··· Provided passage ···

A Pair of Fun Articles on My Writing

A couple of really neat interviews I gave on THE KILLING OF OSAMA BIN LADEN and my writing in general came out last week. The first, at the KINDLE AUTHOR blog, is a great all-around interview by talented writer David Wisehart. Here's a small excerpt.


DAVID WISEHART: What was your journey as a writer?


MARK YOSHIMOTO NEMCOFF: It's been a long and winding road for sure. A loooong time ago, during the early '90s, I lost my job during a bad economy and I started my own business as a professional composer of music for TV and video games. I worked extremely hard and after a while I had done a few national series and a couple of big game titles. I went through some really heavy personal stuff and woke up one day to find that the most horrifying thing had happened to me: I completely lost the ability to write music. All the melodies and stuff I would hear in my head constantly, morning to night, were all gone. Poof. Just like that. Nothing. Crickets. Nada.

··· Dataset entries ···

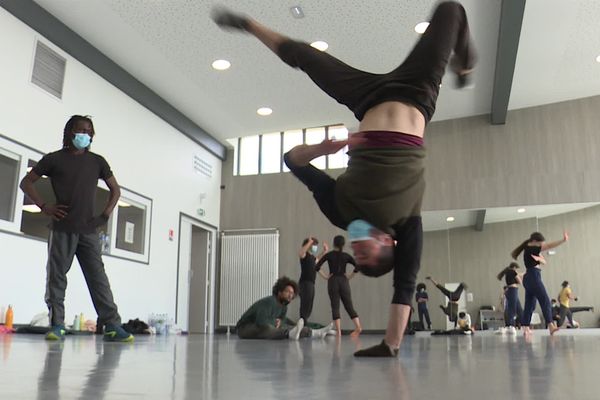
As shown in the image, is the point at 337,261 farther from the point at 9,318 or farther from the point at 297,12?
the point at 9,318

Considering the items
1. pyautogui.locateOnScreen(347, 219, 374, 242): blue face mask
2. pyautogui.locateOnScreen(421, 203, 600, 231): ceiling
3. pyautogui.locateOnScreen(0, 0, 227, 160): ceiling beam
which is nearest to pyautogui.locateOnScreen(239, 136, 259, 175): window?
pyautogui.locateOnScreen(0, 0, 227, 160): ceiling beam

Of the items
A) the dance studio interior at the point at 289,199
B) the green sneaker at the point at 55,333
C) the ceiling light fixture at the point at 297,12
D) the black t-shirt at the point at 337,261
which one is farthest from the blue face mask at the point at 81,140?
the black t-shirt at the point at 337,261

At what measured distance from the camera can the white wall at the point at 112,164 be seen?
19.3 ft

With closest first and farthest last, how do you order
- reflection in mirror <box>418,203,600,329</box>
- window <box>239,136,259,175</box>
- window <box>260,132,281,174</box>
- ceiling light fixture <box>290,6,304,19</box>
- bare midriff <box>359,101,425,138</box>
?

···

§ Instruction:
In the blog post, what circumstance led Mark Yoshimoto Nemcoff to start his own business in the early '90s? Answer in one to three sentences. Rely only on the blog post for your answers.

§ Final answer:
He lost his job during a bad economy. He then started his own business as a professional composer of music for TV and video games.